▶ Teks yang Diberikan
....
Berkarir di Industri Penerbitan Media

Taufik Al Mubarak

Janet Steele menghadiahi saya sebuah buku menarik, Mediating Islam. Buku ini merupakan hasil riset dia mengenai praktik jurnalisme dan hubungannya dengan Islam pada 3 media di Indonesia dan 2 media dari Malaysia. Dari Indonesia, Janet menulis mengenai Majalah Sabili, Republika dan Tempo; dari Malaysia dia meneliti tentang Harakah dan Malaysiakini.com. Saya baru membalik-balik buku ini sekilas, belum membacanya dengan fokus, dan kesimpulan saya ini sebuah buku yang penting dibaca oleh praktisi media.

Membaca karya dari Associate professor of journalism di George Washington University ini membuat saya terdorong untuk kembali terjun ke dunia penerbitan media, meski saya hanya sekadar ingin bernostalgia saja. Soalnya, sejak keluar dari Harian Aceh pada Juli 2011, saya tidak benar-benar menaruh minat lagi bekerja di sebuah perusahaan media. Namun, hal ini pernah saya ingkari ketika bersama beberapa teman menginisiasi penerbitan sebuah media olahraga, Tabloid Offside. Sayangnya, media hanya sempat terbit sebanyak 8 edisi. Sekali lagi, harapan saya untuk berkarir di bidang penerbitan media kembali gagal.

Saya tidak mengawali karir di bidang kepenulisan dengan bekerja di media atau menjadi jurnalis magang di sebuah media serius. Sejak awal saya tidak berminat berkarir sebagai wartawan, sebuah dunia yang kini selalu akrab dengan saya. Pun begitu, saya menapaki jalan ini karena pengaruh lingkungan dan kondisi sosial politik di mana saya tumbuh besar. Konflik Aceh sangat berjasa mengantarkan menjadi seorang yang menyukai bidang tulis-menulis.

Tulisan pertama (jika tulisan di kolom komentar pembaca dianggap sebuah tulisan) saya yang dimuat di koran juga berhubungan dengan konflik, “DOM Menyiksa Kita Semua” ketika Aceh masih berstatus Daerah Operasi Militer (DOM). Karya saya tentang konflik yang benar-benar saya anggap sebagai karya tulis adalah “Potret Tua”, sebuah cerita pendek tentang sebuah keluarga korban konflik, dan dimuat di koran Waspada Medan tahun 1999.
....
▶ Informasi yang Disediakan
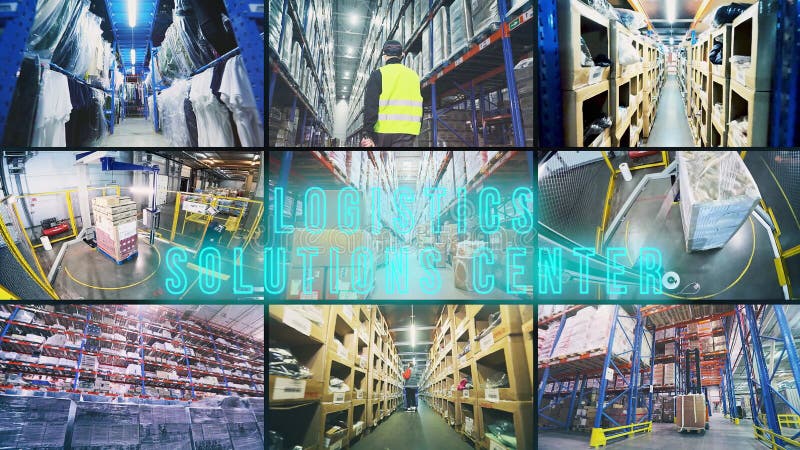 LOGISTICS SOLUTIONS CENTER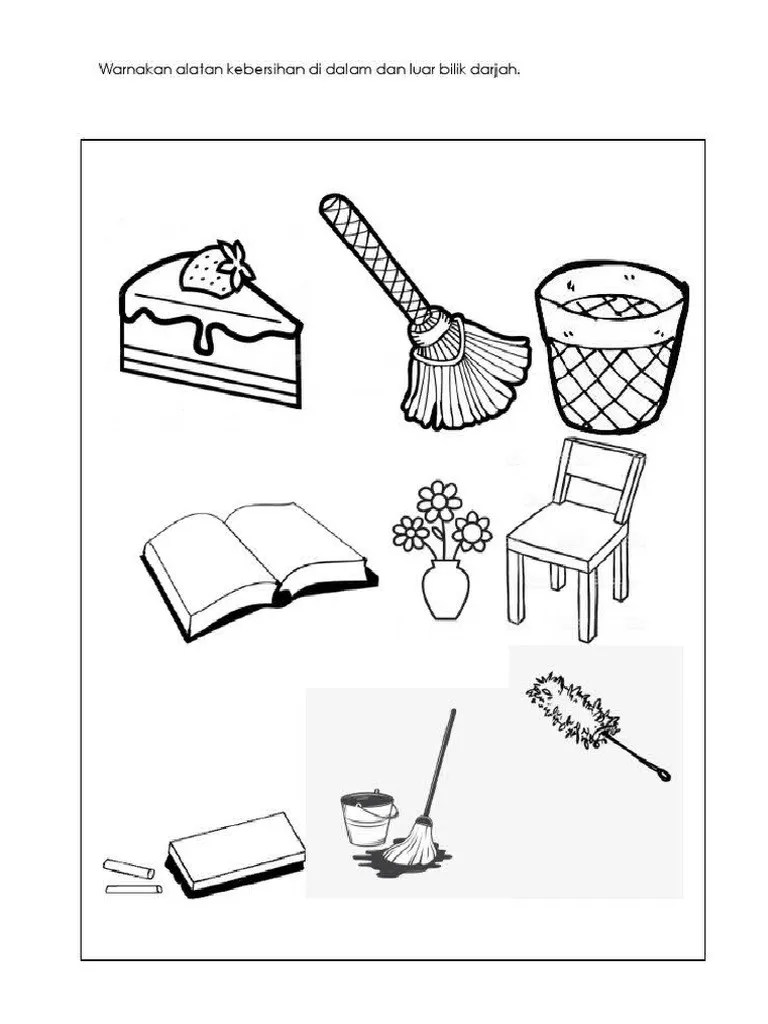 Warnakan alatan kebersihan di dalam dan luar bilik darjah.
....
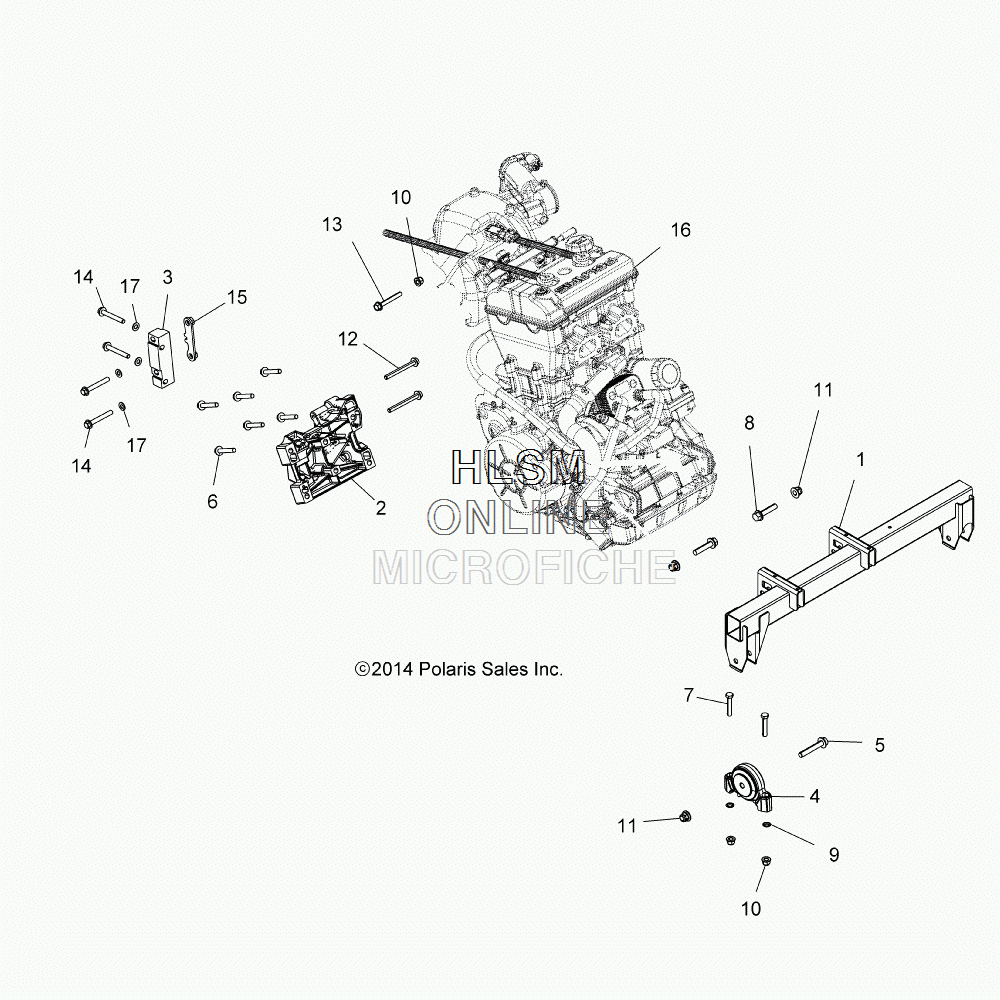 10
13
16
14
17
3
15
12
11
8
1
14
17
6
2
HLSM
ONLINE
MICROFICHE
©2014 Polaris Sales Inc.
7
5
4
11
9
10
....
▶ Uraian Tugas
Jawab pertanyaan berikut berdasarkan teks tentang berkarier di penerbitan media.
1. Kapan penulis keluar dari Harian Aceh?
2. Berapa edisi Tabloid Offside sempat terbit?
3. Apa judul cerita pendek yang dimuat di koran Waspada Medan tahun 1999?

▶ Jawaban Latihan
1. Juli 2011.
2. 8 edisi.
3. "Potret Tua".